** 展示文段 **
□ □ □ □ □ □ □
周延东
形象、权力与关系:“村改居”社区安全空间治理新框架
周延东
空间社会学逐渐摆脱了纯粹物理学意义上客观存在,其社会性意涵在空间治理格局中日益引起关注。“村改居”社区作为一种“过渡型”社区类型,其社区空间转型带来了形象的混乱、权力的失落和关系的撕裂,导致社区安全困境凸显。本文提出“形象—权力—关系”社区安全空间治理框架,建议围绕空间印象、空间控制能力和空间网络等维度,通过理性服务、资源赋予和良性互动等具体实践策略构建“村改居”社区安全空间治理体系。
形象—权力—关系;“村改居”社区;社区安全;空间治理
从福柯对“领域”“移位”等空间概念的“迷恋”到齐美尔系统总结空间社会属性的“五大特征”,再到吉登斯将“时空观”作为社会理论的核心,“空间研究”日益呈现出旺盛的生命力和强大的解释力。①景天魁:《时空转换与中国社会学的问题意识:以城镇化问题为例》,《人文杂志》,2015(7)。在20世纪下半叶,美国城市社会学和空间社会学曾围绕“社区的衰落”主题掀起了一波研究浪潮,他们倾力尝试从城市社区空间组织变迁来理解社会变迁并解决现实社会问题,这一研究脉络一直延续到今天。城市社会学和空间社会学的研究方式对于中国社区的研究也产生了诸多深远的影响,特别是形成了以吴文藻、费孝通为代表的“社区学派”,开启了中国以“社区”来透视“社会”的早期社会学研究理路。尽管如此,大多数学者依然更愿意致力于寻找超越时间和空间限制的具有普适性的社区治理规律,从而形成更广泛地影响并发挥更大作用,从空间理论维度探索“社区安全治理”的研究就显得更为薄弱。当前,我国城镇化和新型城镇化带来了“聚集效率”,但也衍生出平等、正义和安全等诸多问题②许叶萍、石秀印:《城市化中的空间社会分层与中国机理》,《北京社会科学》,2016(11)。,“村改居”社区正是在这样的空间背景下,因其“过渡性”和“复杂性”特征陷入严峻安全困境。
近半个世纪以来,空间概念作为城市的重要概念吸引了社会学、政治学和管理学等诸多学者的关注和探索。芝加哥学派还总结了“同心圆模式”“扇形模式”以及“多核心模式”等城市空间发展类型,成就了空间社会学研究的辉煌。但在此之后,有重大影响的空间社会学理论和实践研究就显得后劲不足。究其原因,主要包括两个方面。首先,“区域性遭受冷落、普适性备受青睐”的理论研究背景。在20世纪很长一个时期内,社会学家偏爱客观主义和普遍主义,积极探索“结构功能”“社会冲突”和“社会交往”等更具普适性和更大影响力的理论框架,成就了大批理论创建者和追随者,他们还常常以社区为研究对象,对社区治理问题提出了“具有广泛意义”的指导和建议。而空间社会学则强调以特定“空间区域”为研究对象,带有明显理论和实践的延伸局限性,尽管城市社会学和农村社会学保持了对空间问题的兴趣,但依然不能改变空间研究难以作为社区治理主流的趋势。其次,对于城市空间背后的社会内涵挖掘不足。在对特定空间社区问题的分析中,芝加哥学派通过情境研究的范式,从微观的社会成员活动及其互动探索日常生活世界,讲述和挖掘了具有空间区域和地方特色的诸多问题。然而,他们依然更擅长借鉴冲突理论、社会病态理论等对城市社会问题进行剖析,以空间理论为基础直接探索社区问题的内在机理研究还远远不足。正如科林斯和马科夫斯基认为,芝加哥学派在城市社区问题的研究中,其核心症结还是在于“理论薄弱”。①[美]兰德尔·科林斯、迈克尔·马科夫斯基:《发现社会之旅:西方社会学思想述评》,李霞译,北京:中华书局,2006,第290页。
□ □ □ □ □ □ □
** 提取信息 **
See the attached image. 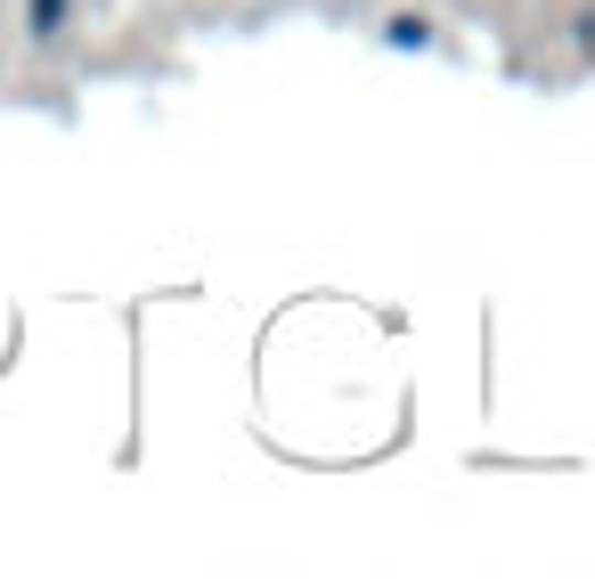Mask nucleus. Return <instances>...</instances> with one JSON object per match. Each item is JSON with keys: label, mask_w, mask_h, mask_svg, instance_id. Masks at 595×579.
I'll return each instance as SVG.
<instances>
[]
</instances>
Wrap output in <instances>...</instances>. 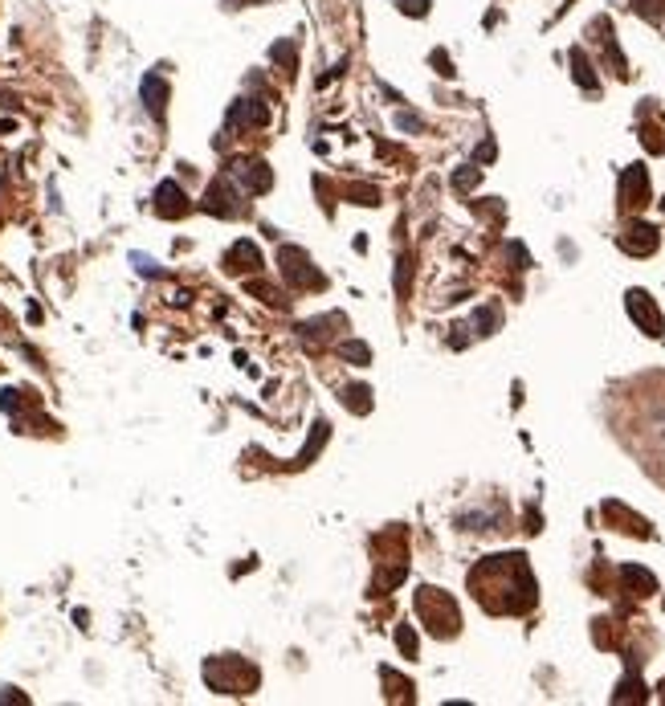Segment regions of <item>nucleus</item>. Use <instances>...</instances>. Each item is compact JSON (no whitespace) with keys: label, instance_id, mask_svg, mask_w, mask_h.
I'll return each mask as SVG.
<instances>
[{"label":"nucleus","instance_id":"1","mask_svg":"<svg viewBox=\"0 0 665 706\" xmlns=\"http://www.w3.org/2000/svg\"><path fill=\"white\" fill-rule=\"evenodd\" d=\"M417 608L424 612V621H433L429 629H433L437 637H449V633L457 629V608H454V600H449L445 592L421 588V592H417Z\"/></svg>","mask_w":665,"mask_h":706},{"label":"nucleus","instance_id":"2","mask_svg":"<svg viewBox=\"0 0 665 706\" xmlns=\"http://www.w3.org/2000/svg\"><path fill=\"white\" fill-rule=\"evenodd\" d=\"M277 262H282V278L294 282V286H323V274H314V265L307 262V253L302 249H277Z\"/></svg>","mask_w":665,"mask_h":706},{"label":"nucleus","instance_id":"3","mask_svg":"<svg viewBox=\"0 0 665 706\" xmlns=\"http://www.w3.org/2000/svg\"><path fill=\"white\" fill-rule=\"evenodd\" d=\"M233 200H241V188H233V176H221V180L209 188V197H204V213L237 216L241 213V204H233Z\"/></svg>","mask_w":665,"mask_h":706},{"label":"nucleus","instance_id":"4","mask_svg":"<svg viewBox=\"0 0 665 706\" xmlns=\"http://www.w3.org/2000/svg\"><path fill=\"white\" fill-rule=\"evenodd\" d=\"M229 176L241 180V192H265V188L274 184V172L261 164V160H241V164L229 167Z\"/></svg>","mask_w":665,"mask_h":706},{"label":"nucleus","instance_id":"5","mask_svg":"<svg viewBox=\"0 0 665 706\" xmlns=\"http://www.w3.org/2000/svg\"><path fill=\"white\" fill-rule=\"evenodd\" d=\"M649 197V176H645V167L633 164L625 167V176H620V204L625 209H637V204H645Z\"/></svg>","mask_w":665,"mask_h":706},{"label":"nucleus","instance_id":"6","mask_svg":"<svg viewBox=\"0 0 665 706\" xmlns=\"http://www.w3.org/2000/svg\"><path fill=\"white\" fill-rule=\"evenodd\" d=\"M629 314L645 327V335H661V314H657V307L649 302L645 290H629Z\"/></svg>","mask_w":665,"mask_h":706},{"label":"nucleus","instance_id":"7","mask_svg":"<svg viewBox=\"0 0 665 706\" xmlns=\"http://www.w3.org/2000/svg\"><path fill=\"white\" fill-rule=\"evenodd\" d=\"M155 213L160 216H184L188 213V197L180 192L176 180H163L160 188H155Z\"/></svg>","mask_w":665,"mask_h":706},{"label":"nucleus","instance_id":"8","mask_svg":"<svg viewBox=\"0 0 665 706\" xmlns=\"http://www.w3.org/2000/svg\"><path fill=\"white\" fill-rule=\"evenodd\" d=\"M620 249H629V253H653L657 249V229L645 225V221H633L629 233L620 237Z\"/></svg>","mask_w":665,"mask_h":706},{"label":"nucleus","instance_id":"9","mask_svg":"<svg viewBox=\"0 0 665 706\" xmlns=\"http://www.w3.org/2000/svg\"><path fill=\"white\" fill-rule=\"evenodd\" d=\"M139 90H143V106L151 111V118H163V106H167V82H163L160 74H147Z\"/></svg>","mask_w":665,"mask_h":706},{"label":"nucleus","instance_id":"10","mask_svg":"<svg viewBox=\"0 0 665 706\" xmlns=\"http://www.w3.org/2000/svg\"><path fill=\"white\" fill-rule=\"evenodd\" d=\"M225 265L233 270V274H241V270H258L261 265V253L249 241H237V246L229 249V258H225Z\"/></svg>","mask_w":665,"mask_h":706},{"label":"nucleus","instance_id":"11","mask_svg":"<svg viewBox=\"0 0 665 706\" xmlns=\"http://www.w3.org/2000/svg\"><path fill=\"white\" fill-rule=\"evenodd\" d=\"M571 74H576V82L584 86V90H600V82H596V74H592V66H588V57H584V50H571Z\"/></svg>","mask_w":665,"mask_h":706},{"label":"nucleus","instance_id":"12","mask_svg":"<svg viewBox=\"0 0 665 706\" xmlns=\"http://www.w3.org/2000/svg\"><path fill=\"white\" fill-rule=\"evenodd\" d=\"M233 123H253V127H265V123H270V111H265L261 102L249 99V102H241V106L233 111Z\"/></svg>","mask_w":665,"mask_h":706},{"label":"nucleus","instance_id":"13","mask_svg":"<svg viewBox=\"0 0 665 706\" xmlns=\"http://www.w3.org/2000/svg\"><path fill=\"white\" fill-rule=\"evenodd\" d=\"M368 396L372 392H368L363 384H351V388H343V404L351 412H372V400H368Z\"/></svg>","mask_w":665,"mask_h":706},{"label":"nucleus","instance_id":"14","mask_svg":"<svg viewBox=\"0 0 665 706\" xmlns=\"http://www.w3.org/2000/svg\"><path fill=\"white\" fill-rule=\"evenodd\" d=\"M620 575H625V580H629L633 588H641V596L657 588V580H653V575L645 572V568H633V563H629V568H620Z\"/></svg>","mask_w":665,"mask_h":706},{"label":"nucleus","instance_id":"15","mask_svg":"<svg viewBox=\"0 0 665 706\" xmlns=\"http://www.w3.org/2000/svg\"><path fill=\"white\" fill-rule=\"evenodd\" d=\"M498 307H482V311L473 314V327H478V335H494V327H498Z\"/></svg>","mask_w":665,"mask_h":706},{"label":"nucleus","instance_id":"16","mask_svg":"<svg viewBox=\"0 0 665 706\" xmlns=\"http://www.w3.org/2000/svg\"><path fill=\"white\" fill-rule=\"evenodd\" d=\"M478 180H482V172H478V167H461V172H454V188H457V192H470Z\"/></svg>","mask_w":665,"mask_h":706},{"label":"nucleus","instance_id":"17","mask_svg":"<svg viewBox=\"0 0 665 706\" xmlns=\"http://www.w3.org/2000/svg\"><path fill=\"white\" fill-rule=\"evenodd\" d=\"M343 355H347V360H356L359 368H363V363H372V351H368V343H356V339H351V343H343Z\"/></svg>","mask_w":665,"mask_h":706},{"label":"nucleus","instance_id":"18","mask_svg":"<svg viewBox=\"0 0 665 706\" xmlns=\"http://www.w3.org/2000/svg\"><path fill=\"white\" fill-rule=\"evenodd\" d=\"M396 645H400V653L405 657H412L417 653V633H412L408 624H400V629H396Z\"/></svg>","mask_w":665,"mask_h":706},{"label":"nucleus","instance_id":"19","mask_svg":"<svg viewBox=\"0 0 665 706\" xmlns=\"http://www.w3.org/2000/svg\"><path fill=\"white\" fill-rule=\"evenodd\" d=\"M629 698H645V686H641L637 678H629V682L617 690V702H629Z\"/></svg>","mask_w":665,"mask_h":706},{"label":"nucleus","instance_id":"20","mask_svg":"<svg viewBox=\"0 0 665 706\" xmlns=\"http://www.w3.org/2000/svg\"><path fill=\"white\" fill-rule=\"evenodd\" d=\"M347 197H356L359 204H380V192L368 188V184H359V188H347Z\"/></svg>","mask_w":665,"mask_h":706},{"label":"nucleus","instance_id":"21","mask_svg":"<svg viewBox=\"0 0 665 706\" xmlns=\"http://www.w3.org/2000/svg\"><path fill=\"white\" fill-rule=\"evenodd\" d=\"M400 13H405V17H424V13H429V0H400Z\"/></svg>","mask_w":665,"mask_h":706},{"label":"nucleus","instance_id":"22","mask_svg":"<svg viewBox=\"0 0 665 706\" xmlns=\"http://www.w3.org/2000/svg\"><path fill=\"white\" fill-rule=\"evenodd\" d=\"M0 409L16 412V409H21V392H16V388H4V392H0Z\"/></svg>","mask_w":665,"mask_h":706},{"label":"nucleus","instance_id":"23","mask_svg":"<svg viewBox=\"0 0 665 706\" xmlns=\"http://www.w3.org/2000/svg\"><path fill=\"white\" fill-rule=\"evenodd\" d=\"M433 66H437V74H445V78H454V62H449V53L437 50L433 53Z\"/></svg>","mask_w":665,"mask_h":706},{"label":"nucleus","instance_id":"24","mask_svg":"<svg viewBox=\"0 0 665 706\" xmlns=\"http://www.w3.org/2000/svg\"><path fill=\"white\" fill-rule=\"evenodd\" d=\"M396 127H400V131H424V123L417 115H408V111L405 115H396Z\"/></svg>","mask_w":665,"mask_h":706},{"label":"nucleus","instance_id":"25","mask_svg":"<svg viewBox=\"0 0 665 706\" xmlns=\"http://www.w3.org/2000/svg\"><path fill=\"white\" fill-rule=\"evenodd\" d=\"M408 270H412V258H400V274H396V290L408 294Z\"/></svg>","mask_w":665,"mask_h":706},{"label":"nucleus","instance_id":"26","mask_svg":"<svg viewBox=\"0 0 665 706\" xmlns=\"http://www.w3.org/2000/svg\"><path fill=\"white\" fill-rule=\"evenodd\" d=\"M131 262H135V270H139V274H151V278H155V274H160V265L151 262V258H143V253H135V258H131Z\"/></svg>","mask_w":665,"mask_h":706},{"label":"nucleus","instance_id":"27","mask_svg":"<svg viewBox=\"0 0 665 706\" xmlns=\"http://www.w3.org/2000/svg\"><path fill=\"white\" fill-rule=\"evenodd\" d=\"M633 4H637L641 17H657V13H661V0H633Z\"/></svg>","mask_w":665,"mask_h":706},{"label":"nucleus","instance_id":"28","mask_svg":"<svg viewBox=\"0 0 665 706\" xmlns=\"http://www.w3.org/2000/svg\"><path fill=\"white\" fill-rule=\"evenodd\" d=\"M494 155H498V148H494V143H490V139H486V143H482V148H478V160H482V164H490V160H494Z\"/></svg>","mask_w":665,"mask_h":706},{"label":"nucleus","instance_id":"29","mask_svg":"<svg viewBox=\"0 0 665 706\" xmlns=\"http://www.w3.org/2000/svg\"><path fill=\"white\" fill-rule=\"evenodd\" d=\"M661 209H665V200H661Z\"/></svg>","mask_w":665,"mask_h":706}]
</instances>
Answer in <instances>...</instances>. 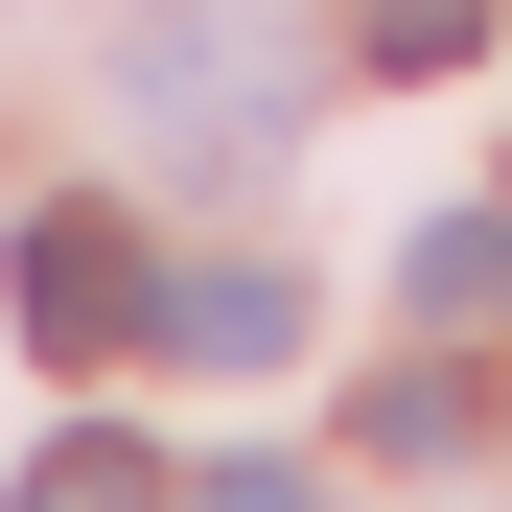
□ □ □ □ □ □ □
** 任务 **
请从上文关于“村改居”社区安全空间治理的文章中一字不改地摘录一段，从“近半个世纪以来,空间概念作为”起，到“书局,2006,第290页。”止。

** 任务答复 **
近半个世纪以来,空间概念作为城市的重要概念吸引了社会学、政治学和管理学等诸多学者的关注和探索。芝加哥学派还总结了“同心圆模式”“扇形模式”以及“多核心模式”等城市空间发展类型,成就了空间社会学研究的辉煌。但在此之后,有重大影响的空间社会学理论和实践研究就显得后劲不足。究其原因,主要包括两个方面。首先,“区域性遭受冷落、普适性备受青睐”的理论研究背景。在20世纪很长一个时期内,社会学家偏爱客观主义和普遍主义,积极探索“结构功能”“社会冲突”和“社会交往”等更具普适性和更大影响力的理论框架,成就了大批理论创建者和追随者,他们还常常以社区为研究对象,对社区治理问题提出了“具有广泛意义”的指导和建议。而空间社会学则强调以特定“空间区域”为研究对象,带有明显理论和实践的延伸局限性,尽管城市社会学和农村社会学保持了对空间问题的兴趣,但依然不能改变空间研究难以作为社区治理主流的趋势。其次,对于城市空间背后的社会内涵挖掘不足。在对特定空间社区问题的分析中,芝加哥学派通过情境研究的范式,从微观的社会成员活动及其互动探索日常生活世界,讲述和挖掘了具有空间区域和地方特色的诸多问题。然而,他们依然更擅长借鉴冲突理论、社会病态理论等对城市社会问题进行剖析,以空间理论为基础直接探索社区问题的内在机理研究还远远不足。正如科林斯和马科夫斯基认为,芝加哥学派在城市社区问题的研究中,其核心症结还是在于“理论薄弱”。①[美]兰德尔·科林斯、迈克尔·马科夫斯基:《发现社会之旅:西方社会学思想述评》,李霞译,北京:中华书局,2006,第290页。